> **Task to complete**:
Look below for the line with "美瑛町, Biei-Cho, 北西の丘展望公園". Extract that line and each one after it through the last, word for word.

> **Study material**:
'''

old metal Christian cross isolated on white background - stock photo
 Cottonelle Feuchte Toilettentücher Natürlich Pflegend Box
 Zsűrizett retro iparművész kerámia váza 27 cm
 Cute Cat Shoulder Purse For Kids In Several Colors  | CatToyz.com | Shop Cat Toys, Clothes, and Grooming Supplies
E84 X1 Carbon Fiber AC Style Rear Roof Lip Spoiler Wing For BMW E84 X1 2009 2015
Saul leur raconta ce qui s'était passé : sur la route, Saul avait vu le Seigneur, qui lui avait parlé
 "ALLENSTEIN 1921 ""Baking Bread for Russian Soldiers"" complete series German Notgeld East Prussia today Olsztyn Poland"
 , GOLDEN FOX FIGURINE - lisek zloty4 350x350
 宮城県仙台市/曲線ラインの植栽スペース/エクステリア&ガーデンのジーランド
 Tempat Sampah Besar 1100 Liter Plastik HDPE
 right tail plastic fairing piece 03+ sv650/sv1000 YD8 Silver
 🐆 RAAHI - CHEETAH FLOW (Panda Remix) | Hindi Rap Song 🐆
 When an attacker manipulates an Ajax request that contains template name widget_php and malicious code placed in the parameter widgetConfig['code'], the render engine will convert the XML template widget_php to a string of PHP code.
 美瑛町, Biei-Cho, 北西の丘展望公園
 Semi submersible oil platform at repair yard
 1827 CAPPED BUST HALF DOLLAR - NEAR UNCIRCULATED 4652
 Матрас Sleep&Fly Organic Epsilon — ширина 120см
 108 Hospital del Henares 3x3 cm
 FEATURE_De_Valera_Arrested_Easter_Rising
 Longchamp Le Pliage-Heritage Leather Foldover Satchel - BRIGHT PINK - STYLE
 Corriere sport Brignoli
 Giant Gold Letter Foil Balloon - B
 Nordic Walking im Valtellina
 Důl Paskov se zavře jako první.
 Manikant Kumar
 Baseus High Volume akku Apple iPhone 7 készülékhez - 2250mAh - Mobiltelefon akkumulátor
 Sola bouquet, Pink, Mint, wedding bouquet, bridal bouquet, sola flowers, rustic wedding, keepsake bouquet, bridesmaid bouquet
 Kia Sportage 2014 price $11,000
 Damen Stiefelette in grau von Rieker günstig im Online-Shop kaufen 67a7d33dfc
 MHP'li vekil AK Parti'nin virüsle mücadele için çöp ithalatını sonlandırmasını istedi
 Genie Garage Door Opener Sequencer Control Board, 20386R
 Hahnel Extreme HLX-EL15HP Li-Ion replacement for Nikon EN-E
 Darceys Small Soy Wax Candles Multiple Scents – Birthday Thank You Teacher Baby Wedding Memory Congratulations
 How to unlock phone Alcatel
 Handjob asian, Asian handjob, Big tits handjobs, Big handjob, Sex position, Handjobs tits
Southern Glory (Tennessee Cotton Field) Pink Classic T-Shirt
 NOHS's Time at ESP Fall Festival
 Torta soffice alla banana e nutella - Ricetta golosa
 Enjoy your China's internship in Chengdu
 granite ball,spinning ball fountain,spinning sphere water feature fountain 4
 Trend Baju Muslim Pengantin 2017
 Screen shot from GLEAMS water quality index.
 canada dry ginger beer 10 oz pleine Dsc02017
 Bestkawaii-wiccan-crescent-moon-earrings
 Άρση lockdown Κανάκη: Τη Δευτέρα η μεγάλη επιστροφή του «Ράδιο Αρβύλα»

'''

> **Output of the task**:
 美瑛町, Biei-Cho, 北西の丘展望公園
 Semi submersible oil platform at repair yard
 1827 CAPPED BUST HALF DOLLAR - NEAR UNCIRCULATED 4652
 Матрас Sleep&Fly Organic Epsilon — ширина 120см
 108 Hospital del Henares 3x3 cm
 FEATURE_De_Valera_Arrested_Easter_Rising
 Longchamp Le Pliage-Heritage Leather Foldover Satchel - BRIGHT PINK - STYLE
 Corriere sport Brignoli
 Giant Gold Letter Foil Balloon - B
 Nordic Walking im Valtellina
 Důl Paskov se zavře jako první.
 Manikant Kumar
 Baseus High Volume akku Apple iPhone 7 készülékhez - 2250mAh - Mobiltelefon akkumulátor
 Sola bouquet, Pink, Mint, wedding bouquet, bridal bouquet, sola flowers, rustic wedding, keepsake bouquet, bridesmaid bouquet
 Kia Sportage 2014 price $11,000
 Damen Stiefelette in grau von Rieker günstig im Online-Shop kaufen 67a7d33dfc
 MHP'li vekil AK Parti'nin virüsle mücadele için çöp ithalatını sonlandırmasını istedi
 Genie Garage Door Opener Sequencer Control Board, 20386R
 Hahnel Extreme HLX-EL15HP Li-Ion replacement for Nikon EN-E
 Darceys Small Soy Wax Candles Multiple Scents – Birthday Thank You Teacher Baby Wedding Memory Congratulations
 How to unlock phone Alcatel
 Handjob asian, Asian handjob, Big tits handjobs, Big handjob, Sex position, Handjobs tits
Southern Glory (Tennessee Cotton Field) Pink Classic T-Shirt
 NOHS's Time at ESP Fall Festival
 Torta soffice alla banana e nutella - Ricetta golosa
 Enjoy your China's internship in Chengdu
 granite ball,spinning ball fountain,spinning sphere water feature fountain 4
 Trend Baju Muslim Pengantin 2017
 Screen shot from GLEAMS water quality index.
 canada dry ginger beer 10 oz pleine Dsc02017
 Bestkawaii-wiccan-crescent-moon-earrings
 Άρση lockdown Κανάκη: Τη Δευτέρα η μεγάλη επιστροφή του «Ράδιο Αρβύλα»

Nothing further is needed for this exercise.